EXTRACTED TEXT →
Serialization/Marshalling

One thing which should be noted for both these data-transfer-between-machines scenarios, is that you should never transfer data as a C structure; instead, you should serialize/marshal it. Putting C structure in a file (which may be read on another machine) or over the network, is a Really Bad Idea for several reasons. First of all, when writing/reading C structure to external storage, you're becoming a hostage of implicit alignment rules of the compiler you're using. In general, when you have a structure such as struct X { uint8_t a; uint32_t b; }; then sizeof(X) won't be 5 bytes as some might expect; in many cases sizeof(X) will be 8 bytes (1 byte of a, then 3 unused bytes of padding just to make b aligned on a 4-byte boundary, and then 4 bytes of b), but this is not guaranteed at all. To make things worse, the amount of alignment is not specified by standards, so when you're switching from one compiler to another one, it may change (not to mention switching between CPUs); to make things even worse, it can be affected by compiler switches and on a struct-by-struct basis by things such as #pragma pack. If you are using types such as int or long (rather than guaranteed-size-types such as uint8_t and uint32_t), things worsen even further (yes, this is possible) - due to different sizes of these types on different platforms. Oh, and don't forget that variable-length strings and C++ containers are clearly off-limits. There are other (rather minor) reasons for avoiding writing C structures directly: you'll write more data then necessary, the data written will include garbage (which will affect the ability to compress it), and so on. However, the most important issue is (lack of) inter-platform and inter-compiler compatibility mentioned above. These issues are so important, that in the networking world sending C structures over the network is universally considered a Big No-No. So, what you should do when you need to send a C structure over the network (or to save it to the file)? You should serialize it first (in network world term "marshal" is generally preferred, though it is essentially the same thing).

WRITTEN INSTRUCTION 1 → In the serialization text, how many bytes will sizeof(X) be in many cases for the structure with a uint8_t and a uint32_t member?
WRITTEN INSTRUCTION 2 → Show every line of the records that contains the string "closest". Case counts.
The serialization text and the records have no connection to each other.

Dataset records:
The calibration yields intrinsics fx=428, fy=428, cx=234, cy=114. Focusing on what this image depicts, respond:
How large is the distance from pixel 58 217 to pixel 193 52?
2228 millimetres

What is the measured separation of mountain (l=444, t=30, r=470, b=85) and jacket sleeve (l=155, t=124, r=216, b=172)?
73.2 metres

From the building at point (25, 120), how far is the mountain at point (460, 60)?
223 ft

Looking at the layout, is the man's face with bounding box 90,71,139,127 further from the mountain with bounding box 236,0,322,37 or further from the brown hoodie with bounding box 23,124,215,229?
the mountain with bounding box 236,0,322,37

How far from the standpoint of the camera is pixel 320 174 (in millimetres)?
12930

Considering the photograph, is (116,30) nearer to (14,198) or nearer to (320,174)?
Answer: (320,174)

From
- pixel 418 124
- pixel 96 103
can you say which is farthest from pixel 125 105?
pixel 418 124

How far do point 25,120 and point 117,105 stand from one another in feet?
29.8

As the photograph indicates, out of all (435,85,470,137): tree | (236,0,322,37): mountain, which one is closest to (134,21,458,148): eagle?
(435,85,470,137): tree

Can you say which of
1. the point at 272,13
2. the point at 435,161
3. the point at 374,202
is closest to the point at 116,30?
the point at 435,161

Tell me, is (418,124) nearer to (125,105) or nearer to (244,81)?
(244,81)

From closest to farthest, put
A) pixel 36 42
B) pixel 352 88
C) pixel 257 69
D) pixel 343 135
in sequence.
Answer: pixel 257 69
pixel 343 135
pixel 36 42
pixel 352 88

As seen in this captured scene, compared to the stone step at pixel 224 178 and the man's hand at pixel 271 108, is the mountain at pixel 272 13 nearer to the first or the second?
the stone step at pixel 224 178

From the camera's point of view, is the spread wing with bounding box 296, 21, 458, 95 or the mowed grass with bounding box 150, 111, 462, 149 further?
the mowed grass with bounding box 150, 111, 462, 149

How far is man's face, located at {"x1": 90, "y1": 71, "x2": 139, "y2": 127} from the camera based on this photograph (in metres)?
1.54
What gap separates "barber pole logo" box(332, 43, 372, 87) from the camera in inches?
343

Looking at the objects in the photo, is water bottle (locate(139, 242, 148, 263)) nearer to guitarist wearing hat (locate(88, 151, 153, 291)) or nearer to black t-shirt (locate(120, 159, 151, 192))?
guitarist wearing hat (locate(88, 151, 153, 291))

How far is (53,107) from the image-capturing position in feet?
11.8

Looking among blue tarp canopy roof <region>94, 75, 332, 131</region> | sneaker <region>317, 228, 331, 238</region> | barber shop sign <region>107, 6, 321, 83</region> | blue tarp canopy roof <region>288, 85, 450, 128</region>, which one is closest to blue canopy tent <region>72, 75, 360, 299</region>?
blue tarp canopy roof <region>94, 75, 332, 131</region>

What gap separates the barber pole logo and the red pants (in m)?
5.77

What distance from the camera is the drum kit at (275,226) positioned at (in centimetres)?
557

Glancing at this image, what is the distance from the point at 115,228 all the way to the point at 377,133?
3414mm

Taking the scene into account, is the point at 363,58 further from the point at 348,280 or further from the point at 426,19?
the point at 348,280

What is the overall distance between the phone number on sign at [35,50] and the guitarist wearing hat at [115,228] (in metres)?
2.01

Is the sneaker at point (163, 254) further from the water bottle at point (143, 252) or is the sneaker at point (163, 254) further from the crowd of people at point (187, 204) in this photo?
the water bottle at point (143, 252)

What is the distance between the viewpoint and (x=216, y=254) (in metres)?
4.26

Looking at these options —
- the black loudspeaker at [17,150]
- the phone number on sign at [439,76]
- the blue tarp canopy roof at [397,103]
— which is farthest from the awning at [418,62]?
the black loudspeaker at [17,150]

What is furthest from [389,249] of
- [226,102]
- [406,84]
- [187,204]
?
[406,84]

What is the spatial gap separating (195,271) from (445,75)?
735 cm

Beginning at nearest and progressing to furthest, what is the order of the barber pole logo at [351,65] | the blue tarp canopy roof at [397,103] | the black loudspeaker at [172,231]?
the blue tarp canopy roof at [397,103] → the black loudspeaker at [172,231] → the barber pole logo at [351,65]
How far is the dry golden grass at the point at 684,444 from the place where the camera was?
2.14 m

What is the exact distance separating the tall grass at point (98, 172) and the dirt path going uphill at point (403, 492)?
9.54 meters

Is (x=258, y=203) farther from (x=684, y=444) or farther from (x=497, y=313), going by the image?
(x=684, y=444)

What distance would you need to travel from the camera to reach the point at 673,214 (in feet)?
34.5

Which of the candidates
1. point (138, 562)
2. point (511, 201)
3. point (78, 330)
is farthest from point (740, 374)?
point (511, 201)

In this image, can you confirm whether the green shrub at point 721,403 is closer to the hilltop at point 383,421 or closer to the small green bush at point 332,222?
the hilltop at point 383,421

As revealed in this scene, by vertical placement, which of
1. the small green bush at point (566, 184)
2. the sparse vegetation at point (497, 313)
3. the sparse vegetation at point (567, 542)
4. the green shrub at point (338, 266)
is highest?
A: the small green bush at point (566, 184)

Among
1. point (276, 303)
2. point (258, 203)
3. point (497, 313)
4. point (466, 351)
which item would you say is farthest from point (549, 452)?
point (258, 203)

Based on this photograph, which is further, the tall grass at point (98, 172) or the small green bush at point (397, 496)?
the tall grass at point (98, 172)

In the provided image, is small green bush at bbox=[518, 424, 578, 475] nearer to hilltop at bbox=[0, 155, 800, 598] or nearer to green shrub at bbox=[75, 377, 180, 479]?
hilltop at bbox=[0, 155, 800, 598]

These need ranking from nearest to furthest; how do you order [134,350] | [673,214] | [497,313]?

OUTPUT 1 → 8 bytes.

OUTPUT 2 →
As the photograph indicates, out of all (435,85,470,137): tree | (236,0,322,37): mountain, which one is closest to (134,21,458,148): eagle?
is closest to the point at 116,30?
From closest to farthest, put
Looking among blue tarp canopy roof <region>94, 75, 332, 131</region> | sneaker <region>317, 228, 331, 238</region> | barber shop sign <region>107, 6, 321, 83</region> | blue tarp canopy roof <region>288, 85, 450, 128</region>, which one is closest to blue canopy tent <region>72, 75, 360, 299</region>?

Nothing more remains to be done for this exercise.